The mean peak IOP at the time of decision to operate or to carry out laser was 45.6 mm Hg (range: 26–75). Of these 29 patients, 5 underwent laser (cyclodiode (3), selective laser trabeculoplasty(1), argon laser trabeculoplasty (1)), 2 underwent tube surgery (1 Baerveldt and 1 Ahmed implant), and the rest underwent trabeculectomy (22). Of the operated patients, one developed rubeotic glaucoma and two developed cataract. None underwent further surgery or laser for glaucoma, during our follow-up period of 13 months. There were two reported adverse events of postoperative cataract formation and one episode of anterior chamber deposits of the triamcinolone.

Discussion

These results confirm our impression that severe IOP rise after IVTA is uncommon. Estimating the true incidence is made complex by bias introduced through possible underascertainment inherent in case identification through surveillance and the estimate of the denominator.
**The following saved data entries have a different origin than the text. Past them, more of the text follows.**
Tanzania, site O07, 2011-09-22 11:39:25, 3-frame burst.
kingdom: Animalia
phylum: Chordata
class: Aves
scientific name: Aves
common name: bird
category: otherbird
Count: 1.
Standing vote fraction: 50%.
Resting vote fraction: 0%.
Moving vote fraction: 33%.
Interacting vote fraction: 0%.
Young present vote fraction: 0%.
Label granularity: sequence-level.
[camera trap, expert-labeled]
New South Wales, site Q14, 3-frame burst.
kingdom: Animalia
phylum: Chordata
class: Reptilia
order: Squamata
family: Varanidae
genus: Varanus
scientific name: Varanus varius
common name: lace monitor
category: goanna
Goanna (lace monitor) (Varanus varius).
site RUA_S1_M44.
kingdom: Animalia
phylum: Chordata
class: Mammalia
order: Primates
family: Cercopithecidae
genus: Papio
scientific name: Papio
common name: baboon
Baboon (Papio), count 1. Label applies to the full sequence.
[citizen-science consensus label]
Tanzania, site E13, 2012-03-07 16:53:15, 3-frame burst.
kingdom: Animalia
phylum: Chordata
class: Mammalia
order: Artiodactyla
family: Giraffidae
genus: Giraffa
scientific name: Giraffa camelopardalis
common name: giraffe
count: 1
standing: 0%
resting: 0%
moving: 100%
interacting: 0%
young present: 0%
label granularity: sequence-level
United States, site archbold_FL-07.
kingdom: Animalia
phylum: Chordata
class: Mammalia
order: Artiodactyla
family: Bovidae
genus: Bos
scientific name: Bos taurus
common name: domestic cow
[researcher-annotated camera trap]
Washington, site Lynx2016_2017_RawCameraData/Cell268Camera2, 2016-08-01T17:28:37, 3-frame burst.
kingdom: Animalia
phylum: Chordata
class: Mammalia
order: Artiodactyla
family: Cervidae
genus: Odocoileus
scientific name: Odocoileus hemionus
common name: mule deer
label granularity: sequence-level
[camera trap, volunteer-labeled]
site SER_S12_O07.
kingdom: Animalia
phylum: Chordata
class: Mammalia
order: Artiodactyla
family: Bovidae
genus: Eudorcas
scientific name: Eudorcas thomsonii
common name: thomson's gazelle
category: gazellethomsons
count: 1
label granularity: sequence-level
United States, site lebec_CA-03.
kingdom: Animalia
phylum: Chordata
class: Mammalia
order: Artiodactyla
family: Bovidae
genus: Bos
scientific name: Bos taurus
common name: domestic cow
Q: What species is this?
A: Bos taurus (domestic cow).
Previous BOSU studies have indicated that case ascertainment is reported to be between 75 and 95%,3 meaning that there may have been 39 cases during the study period. We believe that it is likely to be that the true incidence of severe IOP rise after IVTA will lie between 3.6 (26.7/7238) and 9.5 per 1000 injections. This range is derived from using the reported cases divided by the higher denominator and the adjusted number of cases allowing for underascertainment divided by the reported denominator. We carried out a national survey while planning this survey2 and this indicated that the rate was in the order of 1.1%. Therefore, it appears that the rate of severe IOP rise after IVTA is in the order of 1%. The high prevalence of patients with a prior ‘glaucoma’ diagnosis gives support to the widely held view that these patients are at higher risk of developing severe IOP rise after IVTA. However, the study design did not allow us to be certain about this, because we were unable to ascertain how many of the uncomplicated IVTA cases had a glaucoma diagnosis.

Since this study was carried out, newer treatments have become available for many of the conditions treated. These include other intraocular steroids, and non-steroid treatments such as intravitreal inhibitors of vascular endothelial growth factor.9 However, due to its low cost and efficacy in treating macular oedema, IVTA still remains a valid alternative to the therapies on offer.10, 11

The results of this study should assist clinicians in choosing which treatment is best for their patients, and also in defining the risks of severe IOP rise in patients who need intravitreal steroid injections.